The notion of representation in the history of exhibiting in Western Europe has often been based on sexist and racist stereotypes and is related directly to the coloniality of power. With the changes in Europe and the world at large in the last decades (such as the EU integration), new tendencies in the mode of representation appeared. Forces are put together not only to investigate what the creativity of the “developing other” is about, but also what the “developing other’s” emancipation is about, or better to say, where the “developing other” is now on the scale of implementation of neo-liberal values.
In 2009, numerous exhibitions were staged, art works produced, symposia organized as Europe was in euphoria of celebrating the anniversary of twenty years of the fall of the Berlin Wall.
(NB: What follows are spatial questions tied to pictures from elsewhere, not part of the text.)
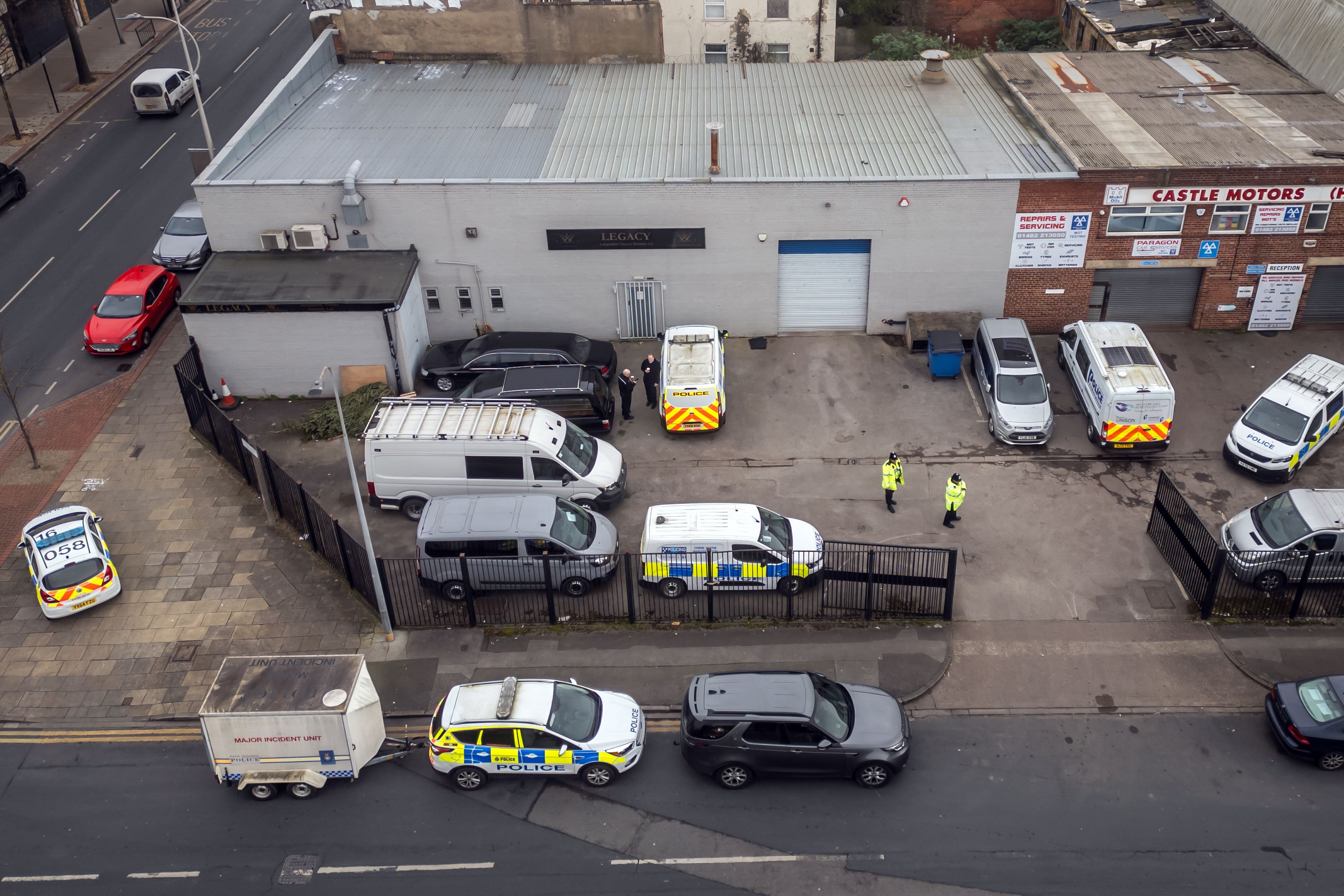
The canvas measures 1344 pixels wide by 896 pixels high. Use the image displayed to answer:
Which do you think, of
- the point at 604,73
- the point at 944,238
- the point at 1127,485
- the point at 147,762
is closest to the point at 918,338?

One of those projects was the Gender Check exhibition initiated by the Erste Foundation in the MUMOK, which investigated gender role models in Eastern European art between the 1960s and 1990s.
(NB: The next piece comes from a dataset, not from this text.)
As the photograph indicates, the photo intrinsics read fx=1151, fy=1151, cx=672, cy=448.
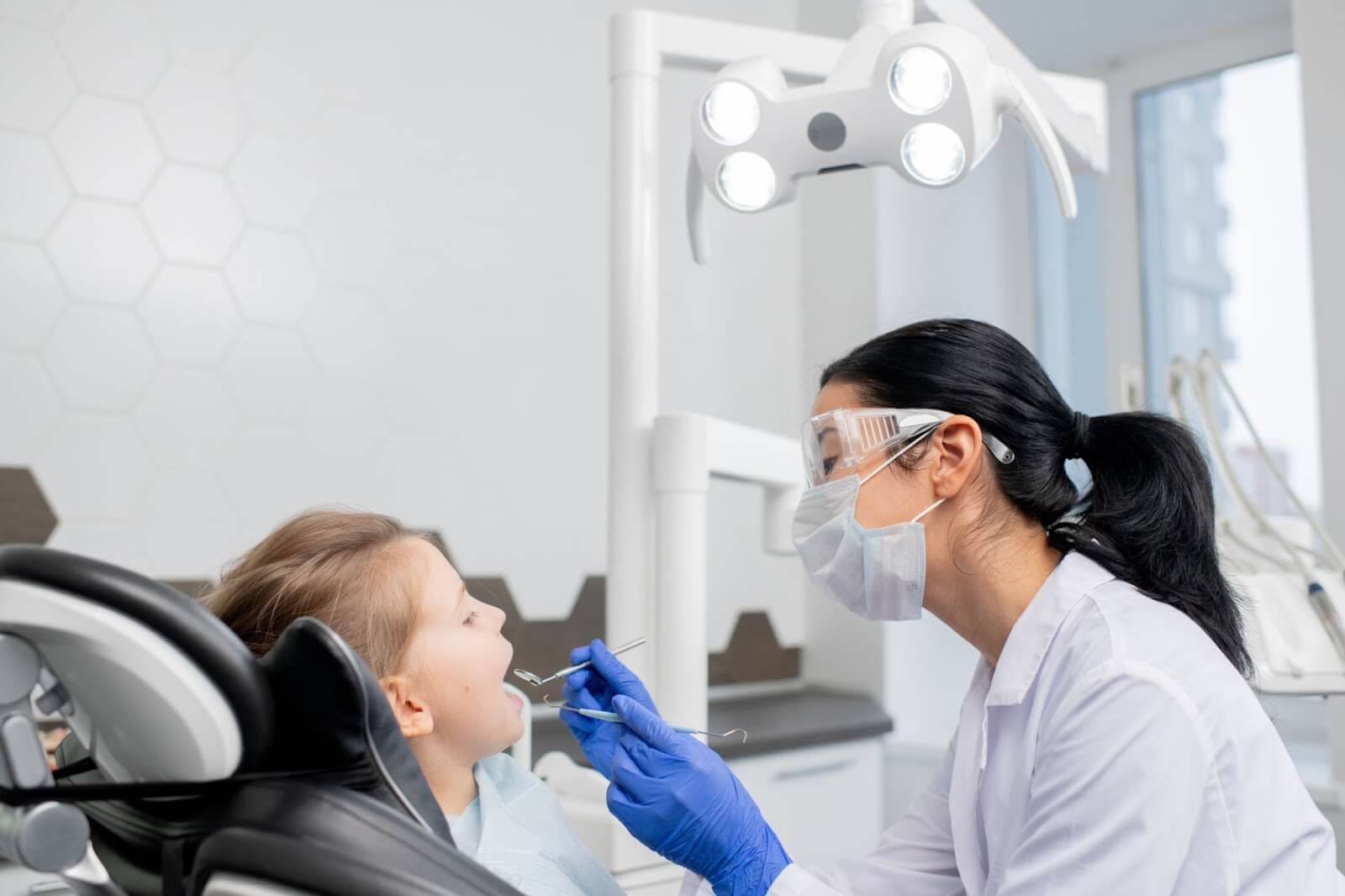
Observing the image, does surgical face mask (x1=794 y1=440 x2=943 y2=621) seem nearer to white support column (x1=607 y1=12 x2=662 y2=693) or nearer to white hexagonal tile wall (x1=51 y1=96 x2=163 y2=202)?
white support column (x1=607 y1=12 x2=662 y2=693)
The workshop Check Instead: The Colonial Matrix of Power! took projects like Gender Check as a point of departure for a critical reflection of the ongoing Western investigation and control of democratic values and social emancipation in countries that recently joined and those that are about to join the EU. The Exhibition of role models of femininity and masculinity in Eastern Europe follows a strict logic of identity politics, they allow to identify, fragmentize, categorize and make the Other visible and therefore controllable. Such practices show the continuity of colonial power in the way how the “Eastern” and “Southern” worlds are perceived and how state legitimized racism and patriarchal models of exclusion are created in Western countries.